TASK INSTRUCTIONS
Copy out the entire listing below, line for line, without changing a single character.
BEGIN GIVEN DATA
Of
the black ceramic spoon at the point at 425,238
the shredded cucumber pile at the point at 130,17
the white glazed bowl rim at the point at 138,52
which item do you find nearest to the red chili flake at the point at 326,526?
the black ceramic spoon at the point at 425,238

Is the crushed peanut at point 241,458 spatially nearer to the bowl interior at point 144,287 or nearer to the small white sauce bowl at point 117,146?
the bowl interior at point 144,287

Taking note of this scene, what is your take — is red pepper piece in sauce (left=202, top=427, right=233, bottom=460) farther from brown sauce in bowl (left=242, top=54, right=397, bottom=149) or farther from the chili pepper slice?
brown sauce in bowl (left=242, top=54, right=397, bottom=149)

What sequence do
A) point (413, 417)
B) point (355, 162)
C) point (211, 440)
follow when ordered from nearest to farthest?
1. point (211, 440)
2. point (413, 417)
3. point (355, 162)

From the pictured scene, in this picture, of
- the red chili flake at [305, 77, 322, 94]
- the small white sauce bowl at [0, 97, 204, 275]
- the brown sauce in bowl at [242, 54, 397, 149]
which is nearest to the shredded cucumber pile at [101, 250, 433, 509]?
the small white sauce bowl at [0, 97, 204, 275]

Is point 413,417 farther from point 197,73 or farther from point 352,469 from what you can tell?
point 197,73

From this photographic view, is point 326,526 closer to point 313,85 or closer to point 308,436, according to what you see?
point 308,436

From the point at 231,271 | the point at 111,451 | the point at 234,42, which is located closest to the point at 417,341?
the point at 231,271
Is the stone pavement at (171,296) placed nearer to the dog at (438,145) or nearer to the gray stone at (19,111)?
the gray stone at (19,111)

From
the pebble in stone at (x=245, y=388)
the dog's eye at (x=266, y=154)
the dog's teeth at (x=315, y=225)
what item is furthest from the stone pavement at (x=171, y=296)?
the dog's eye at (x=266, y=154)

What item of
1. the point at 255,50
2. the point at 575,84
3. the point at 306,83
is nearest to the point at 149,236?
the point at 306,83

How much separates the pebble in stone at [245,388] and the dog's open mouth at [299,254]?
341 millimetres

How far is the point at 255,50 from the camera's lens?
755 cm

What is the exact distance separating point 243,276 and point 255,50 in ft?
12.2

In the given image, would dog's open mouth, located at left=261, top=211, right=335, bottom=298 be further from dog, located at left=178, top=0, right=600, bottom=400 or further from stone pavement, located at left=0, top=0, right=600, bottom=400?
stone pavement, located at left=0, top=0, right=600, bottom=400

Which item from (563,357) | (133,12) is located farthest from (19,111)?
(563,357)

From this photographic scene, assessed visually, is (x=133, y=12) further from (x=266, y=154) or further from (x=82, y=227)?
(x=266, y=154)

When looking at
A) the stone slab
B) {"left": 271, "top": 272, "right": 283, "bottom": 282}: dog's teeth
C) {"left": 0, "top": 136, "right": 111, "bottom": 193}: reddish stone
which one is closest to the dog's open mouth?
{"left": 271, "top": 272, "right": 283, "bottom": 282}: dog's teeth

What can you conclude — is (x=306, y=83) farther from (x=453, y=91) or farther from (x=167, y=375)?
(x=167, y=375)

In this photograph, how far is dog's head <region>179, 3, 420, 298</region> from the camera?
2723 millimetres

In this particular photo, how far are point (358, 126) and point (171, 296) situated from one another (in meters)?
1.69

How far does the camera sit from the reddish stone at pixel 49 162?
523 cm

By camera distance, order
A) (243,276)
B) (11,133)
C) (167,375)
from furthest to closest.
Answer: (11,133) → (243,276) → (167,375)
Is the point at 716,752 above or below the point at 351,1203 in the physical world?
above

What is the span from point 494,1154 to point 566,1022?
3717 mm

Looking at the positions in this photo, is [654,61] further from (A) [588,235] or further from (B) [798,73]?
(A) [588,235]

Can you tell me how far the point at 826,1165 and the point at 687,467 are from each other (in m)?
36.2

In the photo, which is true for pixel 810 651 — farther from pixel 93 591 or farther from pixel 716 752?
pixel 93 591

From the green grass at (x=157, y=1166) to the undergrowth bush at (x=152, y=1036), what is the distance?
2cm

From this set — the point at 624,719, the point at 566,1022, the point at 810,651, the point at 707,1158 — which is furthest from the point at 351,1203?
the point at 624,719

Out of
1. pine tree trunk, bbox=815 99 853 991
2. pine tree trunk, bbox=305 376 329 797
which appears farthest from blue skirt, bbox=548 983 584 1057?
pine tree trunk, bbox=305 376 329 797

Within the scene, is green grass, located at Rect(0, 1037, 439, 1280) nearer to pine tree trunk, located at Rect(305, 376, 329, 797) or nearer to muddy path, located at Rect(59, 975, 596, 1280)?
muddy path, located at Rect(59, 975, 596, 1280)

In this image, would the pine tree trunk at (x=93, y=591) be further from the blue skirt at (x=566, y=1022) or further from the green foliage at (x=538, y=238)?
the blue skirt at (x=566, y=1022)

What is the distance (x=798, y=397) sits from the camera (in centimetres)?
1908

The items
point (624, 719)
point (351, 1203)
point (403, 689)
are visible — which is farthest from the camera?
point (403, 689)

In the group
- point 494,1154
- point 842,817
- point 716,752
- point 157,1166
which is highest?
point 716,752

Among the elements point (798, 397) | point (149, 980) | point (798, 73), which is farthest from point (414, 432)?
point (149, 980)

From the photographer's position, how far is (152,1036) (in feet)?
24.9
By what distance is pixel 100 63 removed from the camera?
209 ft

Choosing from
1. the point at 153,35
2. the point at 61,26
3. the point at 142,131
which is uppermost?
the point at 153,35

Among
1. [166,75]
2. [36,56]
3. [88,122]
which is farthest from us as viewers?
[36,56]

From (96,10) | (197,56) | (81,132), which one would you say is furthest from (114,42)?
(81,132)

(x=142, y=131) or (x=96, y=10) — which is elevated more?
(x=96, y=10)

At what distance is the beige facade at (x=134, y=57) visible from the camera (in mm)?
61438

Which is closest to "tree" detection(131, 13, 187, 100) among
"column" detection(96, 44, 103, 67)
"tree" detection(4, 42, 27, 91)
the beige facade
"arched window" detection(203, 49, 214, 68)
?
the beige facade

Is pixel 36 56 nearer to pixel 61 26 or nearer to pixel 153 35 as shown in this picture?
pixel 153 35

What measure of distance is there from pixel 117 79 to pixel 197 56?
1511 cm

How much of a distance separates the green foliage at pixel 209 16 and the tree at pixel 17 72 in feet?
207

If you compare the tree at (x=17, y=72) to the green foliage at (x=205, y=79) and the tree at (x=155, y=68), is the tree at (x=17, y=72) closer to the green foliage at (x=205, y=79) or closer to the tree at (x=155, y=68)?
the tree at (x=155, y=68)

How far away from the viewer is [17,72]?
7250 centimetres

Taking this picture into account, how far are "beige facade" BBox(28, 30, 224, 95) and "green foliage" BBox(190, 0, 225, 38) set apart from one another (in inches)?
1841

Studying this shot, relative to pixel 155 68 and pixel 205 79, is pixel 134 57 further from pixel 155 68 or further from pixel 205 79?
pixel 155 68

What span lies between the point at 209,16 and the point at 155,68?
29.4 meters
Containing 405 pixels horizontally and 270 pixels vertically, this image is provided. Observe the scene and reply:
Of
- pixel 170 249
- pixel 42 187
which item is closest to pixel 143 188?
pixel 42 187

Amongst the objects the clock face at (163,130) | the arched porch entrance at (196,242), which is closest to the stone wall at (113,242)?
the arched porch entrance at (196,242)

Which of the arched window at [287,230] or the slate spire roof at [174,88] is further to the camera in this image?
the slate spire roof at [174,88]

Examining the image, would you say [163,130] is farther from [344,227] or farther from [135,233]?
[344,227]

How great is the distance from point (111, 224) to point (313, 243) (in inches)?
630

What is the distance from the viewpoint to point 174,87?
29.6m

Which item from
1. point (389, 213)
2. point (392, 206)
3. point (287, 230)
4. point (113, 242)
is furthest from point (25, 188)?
END GIVEN DATA
ANSWER TO THIS PROBLEM
Of
the black ceramic spoon at the point at 425,238
the shredded cucumber pile at the point at 130,17
the white glazed bowl rim at the point at 138,52
which item do you find nearest to the red chili flake at the point at 326,526?
the black ceramic spoon at the point at 425,238

Is the crushed peanut at point 241,458 spatially nearer to the bowl interior at point 144,287 or nearer to the small white sauce bowl at point 117,146?
the bowl interior at point 144,287

Taking note of this scene, what is your take — is red pepper piece in sauce (left=202, top=427, right=233, bottom=460) farther from brown sauce in bowl (left=242, top=54, right=397, bottom=149) or farther from the chili pepper slice?
brown sauce in bowl (left=242, top=54, right=397, bottom=149)

What sequence do
A) point (413, 417)
B) point (355, 162)
C) point (211, 440)
follow when ordered from nearest to farthest?
1. point (211, 440)
2. point (413, 417)
3. point (355, 162)

From the pictured scene, in this picture, of
- the red chili flake at [305, 77, 322, 94]
- the small white sauce bowl at [0, 97, 204, 275]
- the brown sauce in bowl at [242, 54, 397, 149]
which is nearest to the shredded cucumber pile at [101, 250, 433, 509]?
the small white sauce bowl at [0, 97, 204, 275]

Is point 413,417 farther from point 197,73 or farther from point 352,469 from what you can tell?
point 197,73

From this photographic view, is point 326,526 closer to point 313,85 or closer to point 308,436, according to what you see?
point 308,436

From the point at 231,271 | the point at 111,451 | the point at 234,42, which is located closest to the point at 417,341?
the point at 231,271
Is the stone pavement at (171,296) placed nearer to the dog at (438,145) or nearer to the gray stone at (19,111)?
the gray stone at (19,111)

From
the pebble in stone at (x=245, y=388)
the dog's eye at (x=266, y=154)
the dog's teeth at (x=315, y=225)
what item is furthest from the stone pavement at (x=171, y=296)?
the dog's eye at (x=266, y=154)

What item of
1. the point at 255,50
2. the point at 575,84
3. the point at 306,83
is nearest to the point at 149,236?
the point at 306,83

How much separates the pebble in stone at [245,388] and the dog's open mouth at [299,254]?
341 millimetres

How far is the point at 255,50 from the camera's lens?
755 cm

What is the exact distance separating point 243,276 and point 255,50 in ft?
12.2

In the given image, would dog's open mouth, located at left=261, top=211, right=335, bottom=298 be further from dog, located at left=178, top=0, right=600, bottom=400 or further from stone pavement, located at left=0, top=0, right=600, bottom=400?
stone pavement, located at left=0, top=0, right=600, bottom=400

Which item from (563,357) | (133,12) is located farthest from (19,111)?
(563,357)

From this photographic scene, assessed visually, is (x=133, y=12) further from (x=266, y=154) or further from (x=82, y=227)?
(x=266, y=154)

When looking at
A) the stone slab
B) {"left": 271, "top": 272, "right": 283, "bottom": 282}: dog's teeth
C) {"left": 0, "top": 136, "right": 111, "bottom": 193}: reddish stone
which one is closest to the dog's open mouth?
{"left": 271, "top": 272, "right": 283, "bottom": 282}: dog's teeth

What can you conclude — is (x=306, y=83) farther from (x=453, y=91) or farther from (x=167, y=375)?
(x=167, y=375)

In this photograph, how far is dog's head <region>179, 3, 420, 298</region> from the camera?
2723 millimetres

In this particular photo, how far are point (358, 126) and point (171, 296) situated from one another (in meters)?
1.69

How far does the camera sit from the reddish stone at pixel 49 162?
523 cm

By camera distance, order
A) (243,276)
B) (11,133)
C) (167,375)
from furthest to closest.
Answer: (11,133) → (243,276) → (167,375)
Is the point at 716,752 above or below the point at 351,1203 in the physical world?
above

What is the span from point 494,1154 to point 566,1022?
3717 mm

Looking at the positions in this photo, is [654,61] further from (A) [588,235] or further from (B) [798,73]?
(A) [588,235]

Can you tell me how far the point at 826,1165 and the point at 687,467 are from each other (in m)?
36.2

In the photo, which is true for pixel 810 651 — farther from pixel 93 591 or farther from pixel 716 752?
pixel 93 591

From the green grass at (x=157, y=1166) to the undergrowth bush at (x=152, y=1036), what is the distance?
2cm

From this set — the point at 624,719, the point at 566,1022, the point at 810,651, the point at 707,1158 — which is furthest from the point at 351,1203?
the point at 624,719

Out of
1. pine tree trunk, bbox=815 99 853 991
2. pine tree trunk, bbox=305 376 329 797
which appears farthest from blue skirt, bbox=548 983 584 1057?
pine tree trunk, bbox=305 376 329 797

Within the scene, is green grass, located at Rect(0, 1037, 439, 1280) nearer to pine tree trunk, located at Rect(305, 376, 329, 797) or nearer to muddy path, located at Rect(59, 975, 596, 1280)?
muddy path, located at Rect(59, 975, 596, 1280)

In this image, would the pine tree trunk at (x=93, y=591) be further from the blue skirt at (x=566, y=1022) or further from the green foliage at (x=538, y=238)?
the blue skirt at (x=566, y=1022)

What is the distance (x=798, y=397) sits from the camera (in centimetres)?
1908

The items
point (624, 719)
point (351, 1203)
point (403, 689)
are visible — which is farthest from the camera?
point (403, 689)

In the group
- point 494,1154
- point 842,817
- point 716,752
- point 157,1166
which is highest?
point 716,752

Among the elements point (798, 397) | point (149, 980) | point (798, 73), which is farthest from point (414, 432)?
point (149, 980)

From the photographer's position, how far is (152,1036) (in feet)?
24.9
By what distance is pixel 100 63 removed from the camera?
209 ft

Choosing from
1. the point at 153,35
2. the point at 61,26
3. the point at 142,131
which is uppermost?
the point at 153,35

Among
1. [166,75]
2. [36,56]
3. [88,122]
which is farthest from us as viewers?
[36,56]

From (96,10) | (197,56) | (81,132), which one would you say is furthest from (114,42)?
(81,132)

(x=142, y=131) or (x=96, y=10) — which is elevated more?
(x=96, y=10)

At what distance is the beige facade at (x=134, y=57) visible from the camera (in mm)?
61438

Which is closest to "tree" detection(131, 13, 187, 100) among
"column" detection(96, 44, 103, 67)
"tree" detection(4, 42, 27, 91)
the beige facade
"arched window" detection(203, 49, 214, 68)
?
the beige facade

Is pixel 36 56 nearer to pixel 61 26 or nearer to pixel 153 35 as shown in this picture?
pixel 153 35

What measure of distance is there from pixel 117 79 to pixel 197 56?
1511 cm

How much of a distance separates the green foliage at pixel 209 16 and the tree at pixel 17 72 in feet?
207

If you compare the tree at (x=17, y=72) to the green foliage at (x=205, y=79) and the tree at (x=155, y=68), is the tree at (x=17, y=72) closer to the green foliage at (x=205, y=79) or closer to the tree at (x=155, y=68)?
the tree at (x=155, y=68)

How far away from the viewer is [17,72]?
7250 centimetres

Taking this picture into account, how far are "beige facade" BBox(28, 30, 224, 95) and "green foliage" BBox(190, 0, 225, 38) set apart from one another (in inches)?
1841

Studying this shot, relative to pixel 155 68 and pixel 205 79, is pixel 134 57 further from pixel 155 68 or further from pixel 205 79?
pixel 155 68

What span lies between the point at 209,16 and the point at 155,68?
29.4 meters
Containing 405 pixels horizontally and 270 pixels vertically, this image is provided. Observe the scene and reply:
Of
- pixel 170 249
- pixel 42 187
which item is closest to pixel 143 188?
pixel 42 187

Amongst the objects the clock face at (163,130) | the arched porch entrance at (196,242), which is closest to the stone wall at (113,242)?
the arched porch entrance at (196,242)

Which of the arched window at [287,230] or the slate spire roof at [174,88] is further to the camera in this image?
the slate spire roof at [174,88]

Examining the image, would you say [163,130] is farther from [344,227] or farther from [135,233]?
[344,227]

How great is the distance from point (111, 224) to point (313, 243) (in inches)?
630

What is the distance from the viewpoint to point 174,87?
29.6m

Which item from
1. point (389, 213)
2. point (392, 206)
3. point (287, 230)
4. point (113, 242)
is furthest from point (25, 188)?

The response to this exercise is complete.